Modal awal dibutuhkan untuk sewa tempat, display dan gaji karyawan. Barkas menyewa satu ruko Rp 50 juta per tahun. Untuk display tidak sampai Rp 10 juta, karena Jimmy dan Erwin juga mendisplay barang bekas milik pribadi yang sudah tidak terpakai. Selain itu mereka juga membeli barang bekas dari luar dan etelase bekas yang kemudian dijual juga. Awalnya karyawan hanya 6 orang dengan 2 shift. Kini karyawan berjumlah 30an dan ruko diperlebar menjadi 3 ruko.

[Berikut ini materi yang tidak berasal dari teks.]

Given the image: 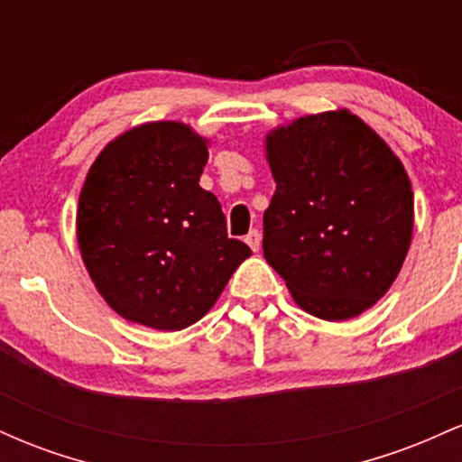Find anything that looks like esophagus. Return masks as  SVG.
<instances>
[{"mask_svg":"<svg viewBox=\"0 0 462 462\" xmlns=\"http://www.w3.org/2000/svg\"><path fill=\"white\" fill-rule=\"evenodd\" d=\"M245 243L252 247V252H258V249H261V232L249 230V235L245 236Z\"/></svg>","mask_w":462,"mask_h":462,"instance_id":"esophagus-1","label":"esophagus"}]
</instances>
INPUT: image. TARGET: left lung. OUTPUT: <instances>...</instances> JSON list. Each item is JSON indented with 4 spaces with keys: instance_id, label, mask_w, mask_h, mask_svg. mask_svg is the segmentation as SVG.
Masks as SVG:
<instances>
[{
    "instance_id": "1",
    "label": "left lung",
    "mask_w": 462,
    "mask_h": 462,
    "mask_svg": "<svg viewBox=\"0 0 462 462\" xmlns=\"http://www.w3.org/2000/svg\"><path fill=\"white\" fill-rule=\"evenodd\" d=\"M275 180L263 252L301 310L346 321L395 282L415 224L404 164L347 108L304 115L264 134Z\"/></svg>"
}]
</instances>
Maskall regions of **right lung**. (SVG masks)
Returning <instances> with one entry per match:
<instances>
[{"mask_svg":"<svg viewBox=\"0 0 462 462\" xmlns=\"http://www.w3.org/2000/svg\"><path fill=\"white\" fill-rule=\"evenodd\" d=\"M210 139L182 121H147L99 152L79 190L76 238L116 315L176 332L215 306L252 249L227 238L219 199L199 187Z\"/></svg>","mask_w":462,"mask_h":462,"instance_id":"obj_1","label":"right lung"}]
</instances>
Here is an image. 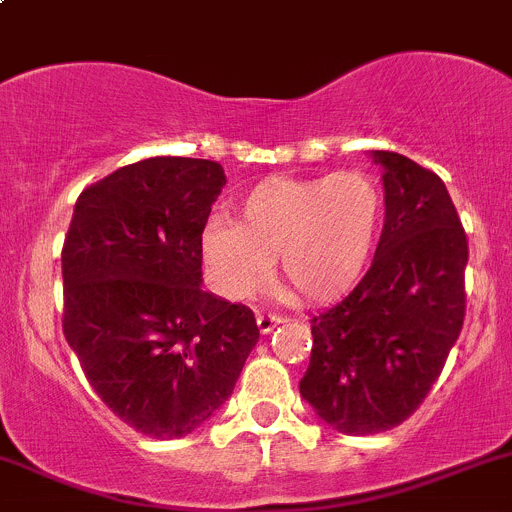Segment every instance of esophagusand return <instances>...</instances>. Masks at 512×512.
I'll return each instance as SVG.
<instances>
[{"label": "esophagus", "instance_id": "esophagus-1", "mask_svg": "<svg viewBox=\"0 0 512 512\" xmlns=\"http://www.w3.org/2000/svg\"><path fill=\"white\" fill-rule=\"evenodd\" d=\"M282 322L280 314H265V312H257V327H260L262 334H270L277 324Z\"/></svg>", "mask_w": 512, "mask_h": 512}]
</instances>
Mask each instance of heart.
Listing matches in <instances>:
<instances>
[{"instance_id":"1","label":"heart","mask_w":512,"mask_h":512,"mask_svg":"<svg viewBox=\"0 0 512 512\" xmlns=\"http://www.w3.org/2000/svg\"><path fill=\"white\" fill-rule=\"evenodd\" d=\"M384 193L364 170L322 178H267L242 198L237 220L205 227L203 252L213 280L245 299L272 280L309 302H327L356 285L374 250Z\"/></svg>"}]
</instances>
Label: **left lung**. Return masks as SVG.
<instances>
[{"label": "left lung", "instance_id": "left-lung-1", "mask_svg": "<svg viewBox=\"0 0 512 512\" xmlns=\"http://www.w3.org/2000/svg\"><path fill=\"white\" fill-rule=\"evenodd\" d=\"M384 165L386 218L361 282L312 319L299 394L347 436L389 431L441 376L466 317L468 237L446 185L394 151Z\"/></svg>", "mask_w": 512, "mask_h": 512}]
</instances>
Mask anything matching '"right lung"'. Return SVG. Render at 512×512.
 Instances as JSON below:
<instances>
[{
	"mask_svg": "<svg viewBox=\"0 0 512 512\" xmlns=\"http://www.w3.org/2000/svg\"><path fill=\"white\" fill-rule=\"evenodd\" d=\"M220 163L158 156L84 188L64 247V337L98 399L151 438H180L235 389L255 314L200 287Z\"/></svg>",
	"mask_w": 512,
	"mask_h": 512,
	"instance_id": "1",
	"label": "right lung"
}]
</instances>
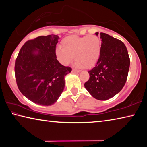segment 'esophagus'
<instances>
[{"label": "esophagus", "instance_id": "1", "mask_svg": "<svg viewBox=\"0 0 147 147\" xmlns=\"http://www.w3.org/2000/svg\"><path fill=\"white\" fill-rule=\"evenodd\" d=\"M72 73H78L79 71L76 70V69H73V70H72Z\"/></svg>", "mask_w": 147, "mask_h": 147}]
</instances>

Baru berumur 6 bulan, Barkas menarik perhatian Sri Sultan Hamengkubuwono x. Jimmy dan Erwin dipanggil ke Kraton dan diminta untuk mempromosikan Barkas dengan namanya. Sultan tidak mau masyarakatnya terlalu konsumtif. “Kalau punya barang bekas tidak dipakai, kenapa tidak dijual saja, di luar sana banyak orang yang tidak bisa membeli barang baru. Saya senang dengan usaha ini. Saya senang orang-orang tidak konsumtif dengan barang baru terus, barang bekas juga bisa dimaksimalkan penggunaannya,” Jimmy menirukan ucapan Sri Sultan waktu itu. Untuk contoh nyata, Sri Sultan dan istri turut menitipkan barang bekasnya di Barkas.
Banyak penitip tak rela menjual barang bekasnya dengan harga murah. “Untuk kasus seperti itu kita nego harga. Misalnya orang menitip lemari seharga 1 juta. Kemudian ada yang menawar seharga 700 ribu. Pemiliknya kita hubungi, mau tidak dengan harga segitu,” ujar Jimmy. Setelah barangnya terjual, penitip bisa mengambil uang hasil penjualan pada tanggal yang telah ditentukan, yaitu tanggal 5, 10, 15, 20 dan 27 setiap bulannya.
Masa penitipan selama 20 hari. Setelah melewati masa itu, penitip bisa memperpanjang sampai 2 kali. Jika setelah 60 hari masa penitipan tidak juga laku, berarti ada yang salah, misalnya harga terlalu mahal.
Banyak juga penitip yang tidak mengurus administrasi meski masa penitipan habis. Dengan begitu toko lebih mirip seperti gudang. “Makanya sekarang dibuat aturan kalau tidak diurus 7 hari setelah masa penitipan habis, hari berikutnya barang kita sale agar tidak rusak di sini,” jelas Jimmy. Sale dimulai dengan potongan 25%. Kalau tidak laku dinaikan menjadi 50%, kemudian 75%, sampai 100%.
Ruko 3 lokal pun tempat masih terasa kurang luas. Terutama untuk mebel dan furniture yang berjubel sampai didisplay di luar. Padahal mebel bisa laku cepat kalau harganya bagus. Untuk mebel dan furniture antik, Jimmy sering kesulitan memprediksi harga karena tidak ada harga standarnya.
Pada 2006 Barkas membuka cabang di Jl Kaliurang, yang kini telah pindah ke Ruko Pogung Permai, tak jauh dari Jl Kaliurang. Kini Barkas tak hanya menjual barang bekas, tapi juga barang baru tapi unik. Penitip barang pun melihat peluang dengan menitipkan barang-barang unik.